In choosing programming, ABC-TV tends toward what its managers must think of as a rather adventurous mindset, It’s clearly just tailored to meet the expectations of left-of-center urban elitists, but praising themselves for their taste and sophistication is of course one of the things that defines such people. And it can make for good entertainment if you can get past the intellectual complacency.
The new crime drama series How to Get Away with Murder (Thursdays, 9 p.m. EDT) exemplifies ABC’s approach: slightly different take on a conventional genre (crime drama)—check; talented, egotistical protagonist with vague hints of mystery—check; the most explicit legally possible depictions of non-marital sex, including homosexuality—check and double-check; attractive young people competing with each other for professional and sexual primacy—check; pretensions to intellectual value—check; avoiding a linear narrative time frame—check; and so on and on.

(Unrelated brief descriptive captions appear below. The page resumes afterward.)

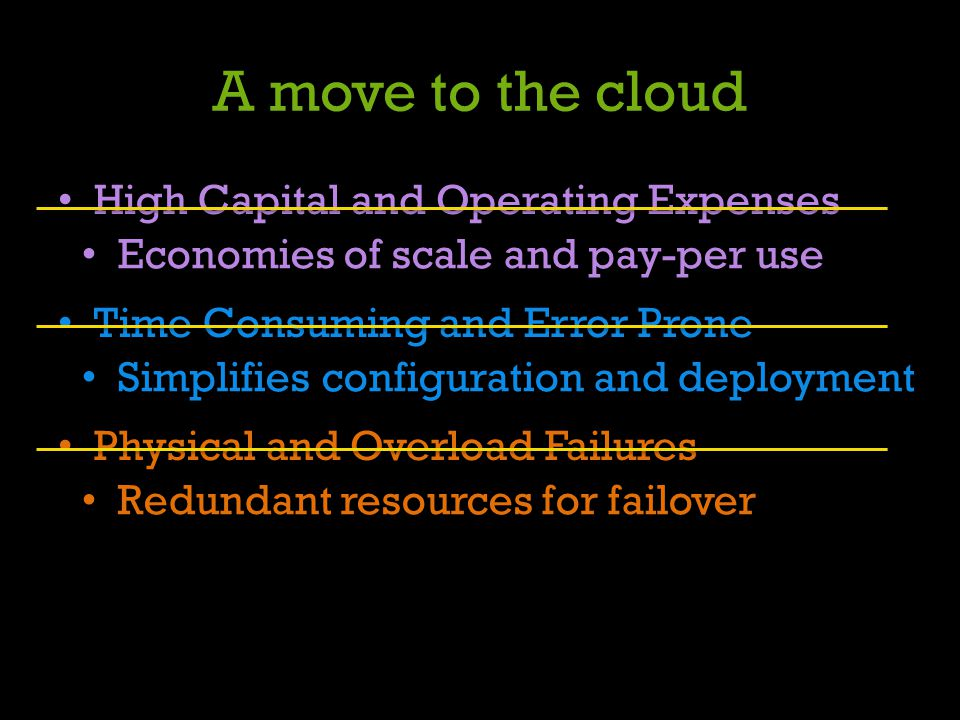 High Capital and Operating Expenses Time Consuming and Error Prone Physical and Overload Failures Economies of scale and pay-per use Simplifies config
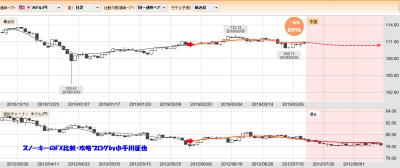20190331ぱっと見テクニカル検証一致率89%米ドル円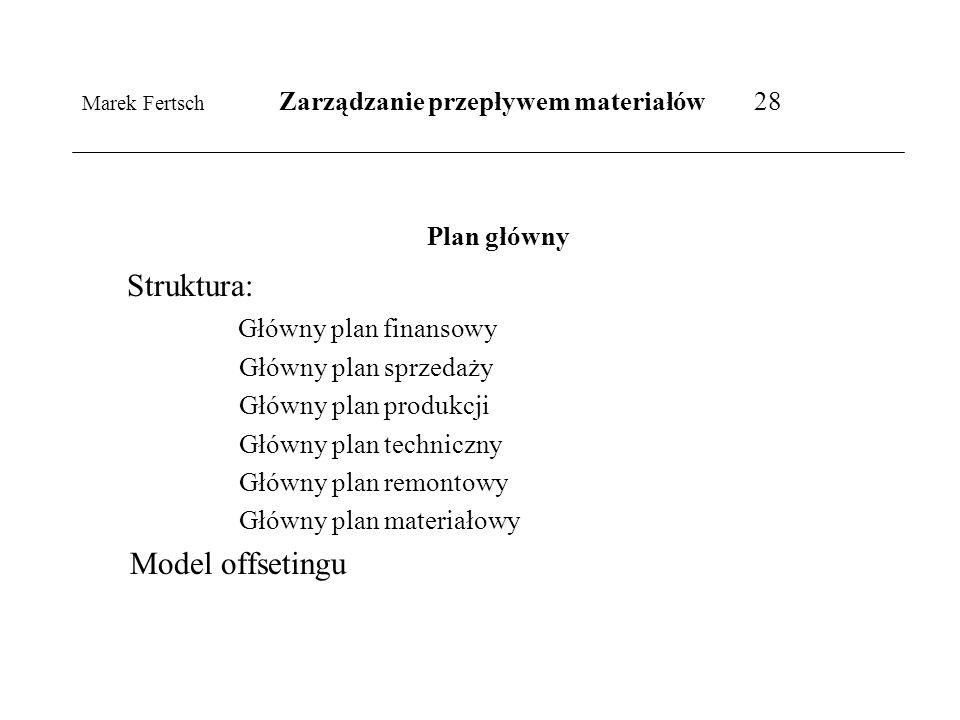 Marek Fertsch Zarządzanie przepływem materiałów 28 Plan główny Struktura: Główny plan finansowy Główny plan sprzedaży Główny plan produkcji Główny pla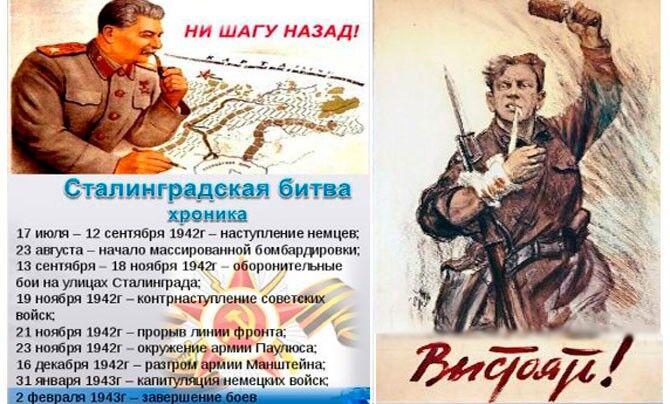 Хроника Сталинградской битвы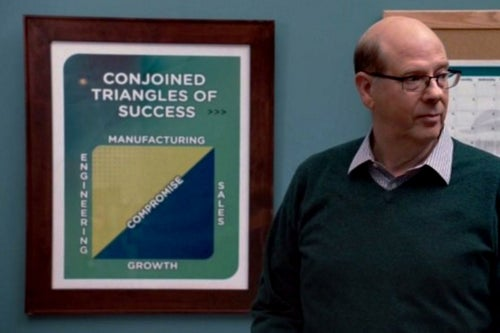 The 'Triangles of Success' Are More Than a Good Laugh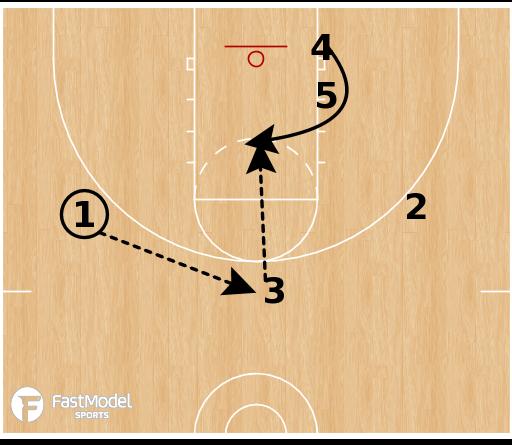 Basketball Play - LA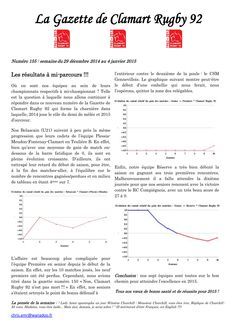 Gazette - 2014-2015 - Fédérale 2 - N° 155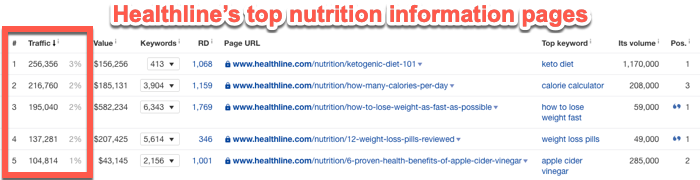 Healthline top informational pages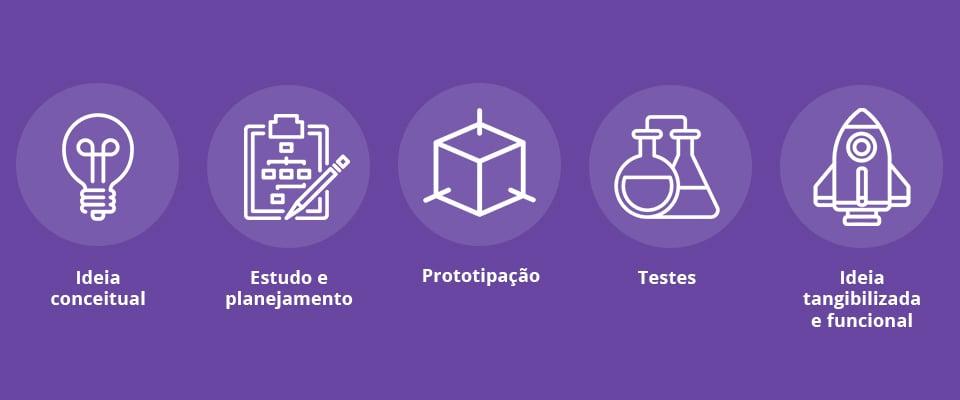 mjv_blogpost_metodologia_lean_etapas_implementacao-1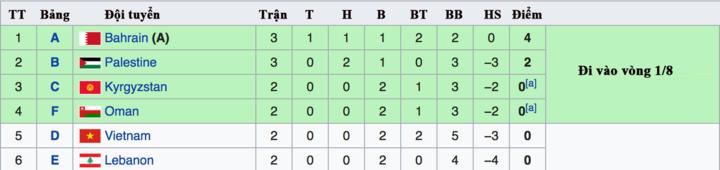 Thứ tự các đội đứng thứ ba ở Asian Cup, tính đến hết ngày 15/1. Việt Nam đang đứng thứ năm, nhưng sẽ có nhiều cơ hội đi tiếp nếu thắng Yemen.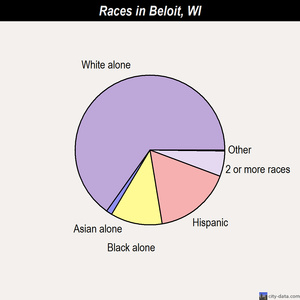 Beloit races chart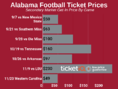 Secondary Market Prices For Alabama Football Tickets Are Up For 2019 Schedule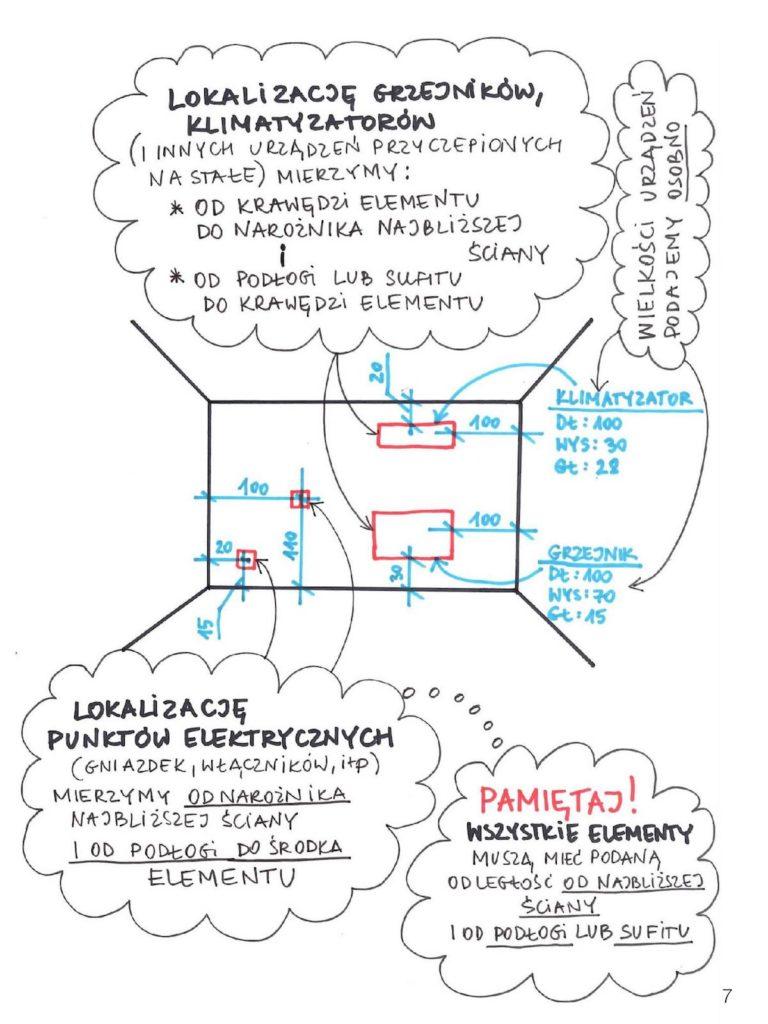 Instukcja wymiarowania Mroomy - lokalizacje elementów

And what do you know? It works rather well. The pilot episode moves along at a nice clip, as a group of first-year law students chosen to work with their haughty, tart-tongued law professor (Viola Davis) in her extremely successful criminal law defense practice competes with each other to help her establish the client’s innocence and win the professor’s praise. One complication to the plot is the strong implication that the client may in fact have committed the murder and be about to Get Away With it, as the series’ title suggests.
I’m not sure that very many people will enjoy seeing new murderers go unpunished every week, but perhaps that won’t be an important element of the series. One might compare that idea with the fact that the extremely popular Perry Mason TV series made the client’s innocence perfectly clear every week, and draw conclusions about changing social values and whatnot, but I’ll leave it up to you to make up your own mind about that.
Another complication, depicted in flash-forward scenes (or, if you prefer, the entire episode is told largely in flashbacks, and this is the narrative present—oh, forget it!), is that the four law students mentioned above spend a good part of the episode’s time trying to dispose of a dead body, with the initial implication being that they have killed this person, though I don’t buy it for a minute, since that would be too obvious. Anyway, these flash-forward sequences are apparently meant to be highly suspenseful, though they play out just as you would expect: they get away with it after plenty of close calls and much fretting and arguing with one another.
Still, it’s a good enough hook and will probably make for some interesting scenes of counter-plotting and backstabbing in future episodes. Like everything else about How to Get Away with Murder, it’s not nearly as clever as the show’s creative staff probably think it is, but it’s entertaining enough to be worth the time it takes to watch it. Episode 2 premieres tonight for those interested in taking a look.